Text section:
============

Re: [PATCH v3] delayaccy/sched: add SOFTIRQ delay

Posted by wang.yaxin@zte.com.cn 1 month ago

>Intro SOFTIRQ delay, so we can separate softirq as SOFTIRQ delay
>and hardirq as {IRQ - SOFTIRQ} delay.
>
>A typical scenario is when tasks delayed by network,
>if they delayed by rx net packets, i.e, net_rx_action(),
>SOFTIRQ delay is almost same as IRQ delay;
>if they delayed by, e.g, bad driver or broken hardware,
>SOFTIRQ delay is almost 0 while IRQ delay remains big.
>
>Examples tool usage could be found in
>Documentation/accounting/delay-accounting.rst
>
>Signed-off-by: Tio Zhang <tiozhang@didiglobal.com>

Reviewed-by: Wang Yaxin <wang.yaxin@zte.com.cn>

Thanks
Yaxin

Re: [PATCH v3] delayaccy/sched: add SOFTIRQ delay

Posted by 张元瀚 Tio Zhang 2 weeks, 3 days ago

>>Intro SOFTIRQ delay, so we can separate softirq as SOFTIRQ delay
>>and hardirq as {IRQ - SOFTIRQ} delay.
>>
>>A typical scenario is when tasks delayed by network,
>>if they delayed by rx net packets, i.e, net_rx_action(),
>>SOFTIRQ delay is almost same as IRQ delay;
>>if they delayed by, e.g, bad driver or broken hardware,
>>SOFTIRQ delay is almost 0 while IRQ delay remains big.
>>
>>Examples tool usage could be found in
>>Documentation/accounting/delay-accounting.rst
>>
>>Signed-off-by: Tio Zhang <tiozhang@didiglobal.com <mailto:tiozhang@didiglobal.com>>


>Reviewed-by: Wang Yaxin <wang.yaxin@zte.com.cn <mailto:wang.yaxin@zte.com.cn>>


>Thanks
>Yaxin

Hi Peter,

Gentle ping. Wondering if you have any further comments?

Thanks for your time.

Best,
Tio Zhang

Re: [PATCH v3] delayaccy/sched: add SOFTIRQ delay

Posted by wang.yaxin@zte.com.cn 1 month ago

>Intro SOFTIRQ delay, so we can separate softirq as SOFTIRQ delay
>and hardirq as {IRQ - SOFTIRQ} delay.
>
>A typical scenario is when tasks delayed by network,
>if they delayed by rx net packets, i.e, net_rx_action(),
>SOFTIRQ delay is almost same as IRQ delay;
>if they delayed by, e.g, bad driver or broken hardware,
>SOFTIRQ delay is almost 0 while IRQ delay remains big.
>
>Examples tool usage could be found in
>Documentation/accounting/delay-accounting.rst
>
>Signed-off-by: Tio Zhang <tiozhang@didiglobal.com>
>---

a small suggestion: it would be clearer if you could include a changelog
when sending a new version of the patch next time. For example:
https://lore.kernel.org/all/20250828171242.59810-1-sj@kernel.org/

Thanks
Yaxin

============

Data rows:
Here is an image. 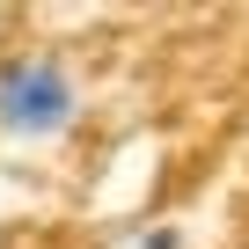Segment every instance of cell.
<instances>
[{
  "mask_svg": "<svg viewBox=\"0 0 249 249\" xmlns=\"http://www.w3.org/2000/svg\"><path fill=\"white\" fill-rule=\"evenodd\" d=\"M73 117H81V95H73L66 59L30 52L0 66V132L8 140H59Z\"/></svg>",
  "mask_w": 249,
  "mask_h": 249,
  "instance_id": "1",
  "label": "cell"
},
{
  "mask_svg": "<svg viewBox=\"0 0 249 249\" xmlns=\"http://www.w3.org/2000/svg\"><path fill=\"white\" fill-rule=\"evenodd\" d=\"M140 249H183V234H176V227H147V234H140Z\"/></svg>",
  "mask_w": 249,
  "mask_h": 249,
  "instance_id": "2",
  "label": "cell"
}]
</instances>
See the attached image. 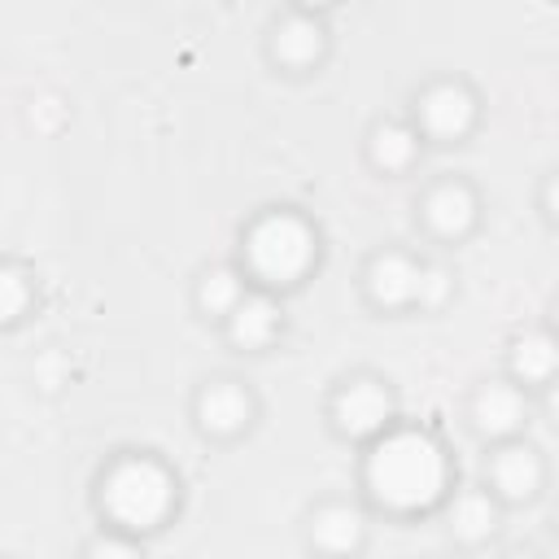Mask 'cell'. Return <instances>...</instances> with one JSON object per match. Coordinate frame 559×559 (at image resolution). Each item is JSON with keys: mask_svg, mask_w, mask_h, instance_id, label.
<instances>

============

In the patch thread, what does Wang Yaxin suggest including when sending a new version of the patch? The entries come from a source unrelated to the patch thread.

Complete response: A changelog.